Optimization: Speed of Operations

CS 301 Lecture, Dr. Lawlor, 2005/10/31

The simplest possible performance model is the constant model:
t = C
That is, the time t taken to do something is always a constant, C.

The next-simplest model is the linear model:
t(n) = A + B n
For example, the time t(n) taken to execute most loops is just the loop startup time, A, plus some fixed time B for each of the n iterations of the loop. To find A, we can just run a loop with no iterations. To find B, we can run the loop many times (big n), and then B = (t(n)-A)/n.

Here's an example where we use the netrun builtin timing routine "time_function" to experimentally determine A and B:
(Executable NetRun Link)

int rep=0; /* Number of repetitions for do_it to execute*/
int do_it(void) {
	unsigned int i, max=rep, sum=0;
	for (i=0;i<max;i++) sum=sum*(i+1);
	return (int)sum;
}

int foo(void) {
	rep=0;
	double A=time_function(do_it); /* time to do no iterations */
	
	int n=100000;
	rep=n;
	double B=(time_function(do_it)-A)/n; /* time per iteration */
	
	printf("Per call: %.2f ns.  Per iteration: %.2f ns\n",
		A*1.0e9, B*1.0e9);
	return 0;
}

We can now do anything we want inside do_it, and see how fast it is. Here are the results for the default NetRun x86 machine, a 2.8GHz (0.36ns/clock) Pentium 4. The loop startup time A is always about 5 ns.

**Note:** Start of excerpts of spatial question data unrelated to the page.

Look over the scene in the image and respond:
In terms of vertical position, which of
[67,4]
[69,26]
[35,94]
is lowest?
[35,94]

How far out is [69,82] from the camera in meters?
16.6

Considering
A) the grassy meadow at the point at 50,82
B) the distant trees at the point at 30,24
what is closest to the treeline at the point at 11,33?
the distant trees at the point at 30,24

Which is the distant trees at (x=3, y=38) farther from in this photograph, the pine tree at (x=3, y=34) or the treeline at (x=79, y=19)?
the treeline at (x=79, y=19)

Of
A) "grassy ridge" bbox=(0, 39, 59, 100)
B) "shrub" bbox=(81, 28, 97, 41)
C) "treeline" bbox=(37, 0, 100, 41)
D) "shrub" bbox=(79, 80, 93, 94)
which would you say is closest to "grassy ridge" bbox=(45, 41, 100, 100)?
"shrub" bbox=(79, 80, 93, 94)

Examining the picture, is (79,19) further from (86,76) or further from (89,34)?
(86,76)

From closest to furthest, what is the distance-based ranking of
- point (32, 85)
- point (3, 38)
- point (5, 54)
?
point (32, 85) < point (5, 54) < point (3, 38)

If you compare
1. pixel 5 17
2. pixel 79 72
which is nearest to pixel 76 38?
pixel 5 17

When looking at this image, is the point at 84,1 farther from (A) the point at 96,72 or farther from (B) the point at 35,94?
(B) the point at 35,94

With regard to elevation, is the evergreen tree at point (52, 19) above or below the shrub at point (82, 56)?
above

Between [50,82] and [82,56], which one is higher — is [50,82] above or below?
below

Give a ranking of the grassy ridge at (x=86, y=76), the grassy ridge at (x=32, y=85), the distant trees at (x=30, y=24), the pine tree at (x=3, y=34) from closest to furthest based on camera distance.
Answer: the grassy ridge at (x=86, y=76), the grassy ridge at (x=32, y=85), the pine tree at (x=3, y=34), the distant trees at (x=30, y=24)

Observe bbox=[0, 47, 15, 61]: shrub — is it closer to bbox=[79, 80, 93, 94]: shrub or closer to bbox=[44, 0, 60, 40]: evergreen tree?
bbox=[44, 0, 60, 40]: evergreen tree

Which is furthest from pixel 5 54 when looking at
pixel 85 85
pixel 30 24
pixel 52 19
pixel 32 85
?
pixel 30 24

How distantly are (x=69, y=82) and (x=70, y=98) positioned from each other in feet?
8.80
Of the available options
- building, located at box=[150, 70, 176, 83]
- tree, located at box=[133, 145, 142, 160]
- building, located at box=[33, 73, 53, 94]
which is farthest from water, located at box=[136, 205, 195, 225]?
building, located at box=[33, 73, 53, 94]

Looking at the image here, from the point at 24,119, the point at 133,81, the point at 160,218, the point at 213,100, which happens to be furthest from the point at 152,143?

Time per iteration B	Operations:
0.8ns	Add, Subtract, AND, OR, XOR, NOT, bitshift (by a constant)
1.0ns	bitshift by a non-constant: sum=sum>>i;
3.6ns	Multiply: sum=sum*(i+1);
24ns	Divide: sum=sum/(i+1);
about 100 ns	pow, log, exp, sqrt, sin, cos, malloc/free
about 200 ns	fprintf (to a file; printing to the screen is >10x slower)
thousands of ns	fopen/fclose, network connections,